Reaction to the goals of open architecture and administration by the Linux Foundation have been mostly positive. While initial criticism centered on concerns that this group could be used by incumbent technology vendors to stifle innovation, most of the companies signed up as members do not actually sell incumbent networking technology. Of the original Platinum members, Ericsson, Intel, IBM, Microsoft, VMware, Red Hat, and Citrix would not be considered “incumbent” technology providers in the networking segment.

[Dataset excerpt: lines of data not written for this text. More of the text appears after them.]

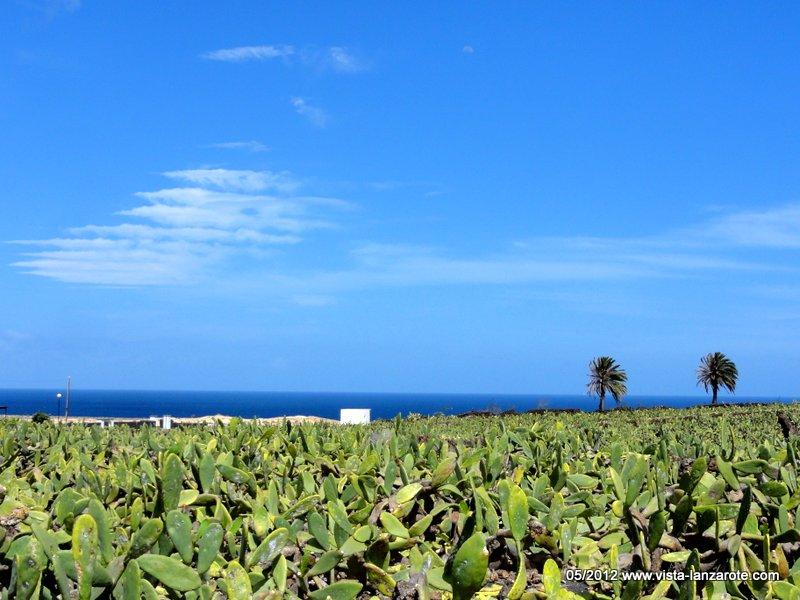 Kakteenfelder bei Guatiza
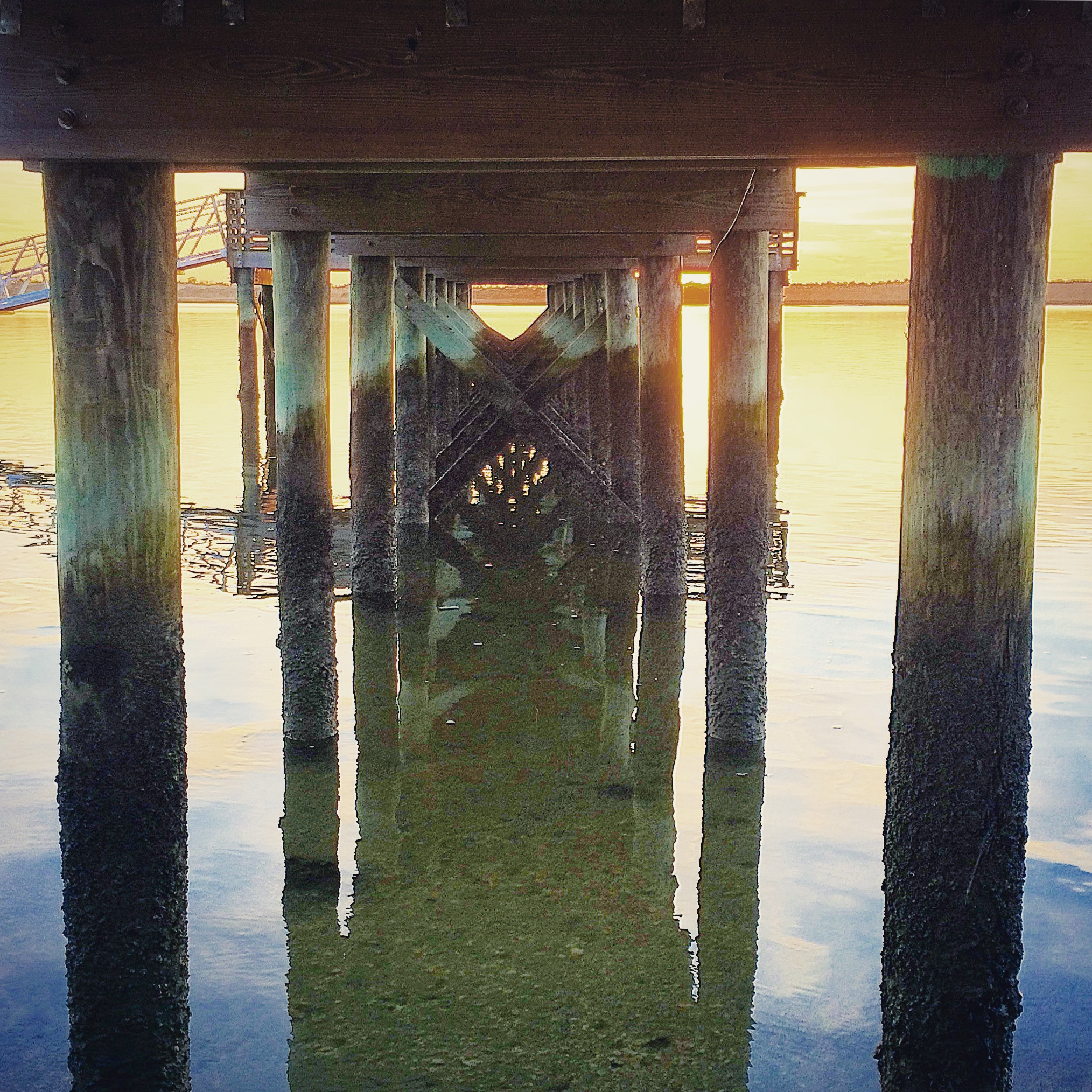 Underneath a pier
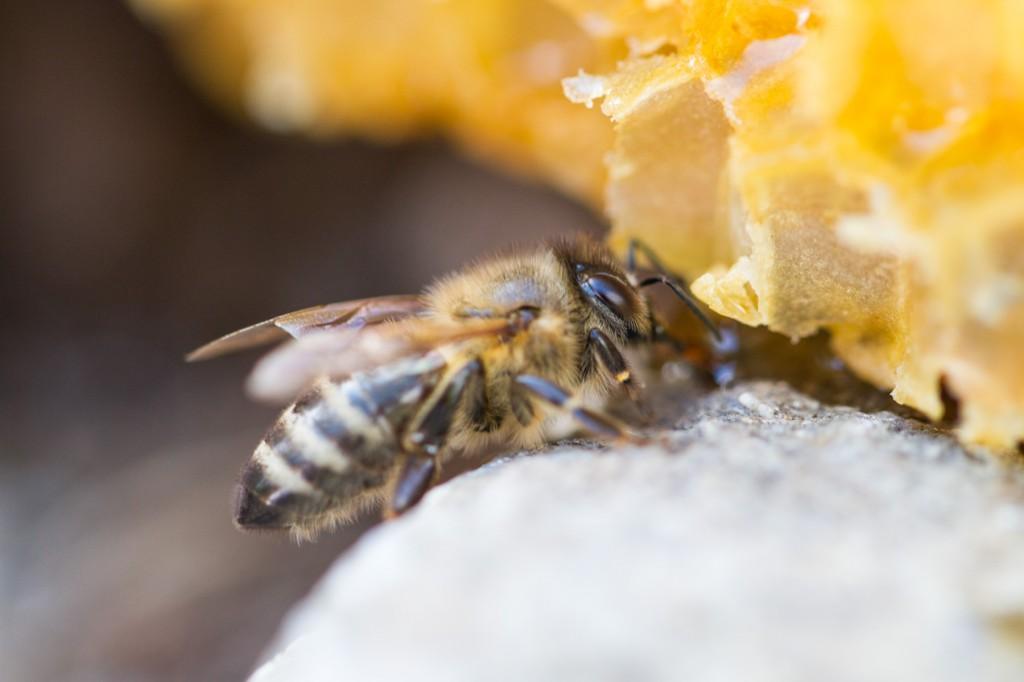 Biene bei einer Honigwabe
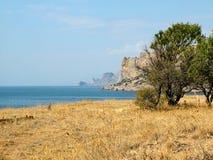 El árbol en la orilla del Mar Negro Imagen de archivo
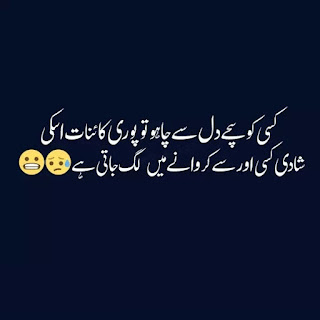 funny urdu quotes 11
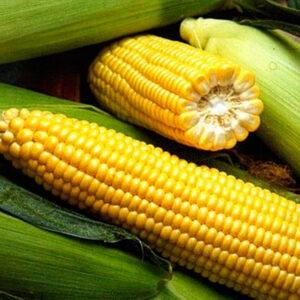 Сахарная кукуруза Спирит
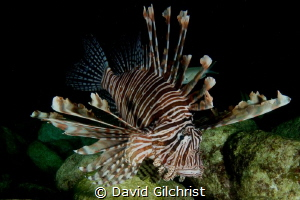 Lion Fish (Pterois volitans), Spooky Channel, Roatan Hond... by David Gilchrist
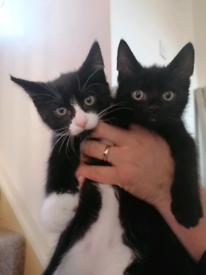 Kittens.. BOTH NOW SOLD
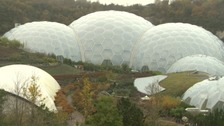 Eden Project closed as heavy rainfall causes flooding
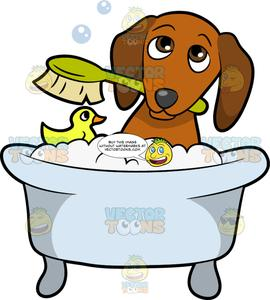 Bath dog clipart png freeuse stock A Shy Dog Taking A Bath png freeuse stock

Only Brocade, Cisco and Hewlett Packard Enterprise would typically fall into that category.
By 2015, user companies had begun participating in upstream development, and by the Boron release in September 2016, half of new projects were proposed by user organizations, including Comcast, Intel, AT&T and Telefonica. At the time of the Carbon release in May 2017, the Project estimated that over 1 Billion subscribers were accessing OpenDaylight-based networks, in addition to use within large enterprises.
The modularity and flexibility of Open Daylight allows end users to select whichever features matter to them and to create controllers that meets their individual needs. More focus is made to create a very supportive, growing and active community of hundreds of developers who are continuously evolving and expanding the platform. There is a continuous focus to build capabilities to support active and emerging use cases in mobile carriers, webscale enterprises, cable operators, and IoT consumers from healthcare to utilities.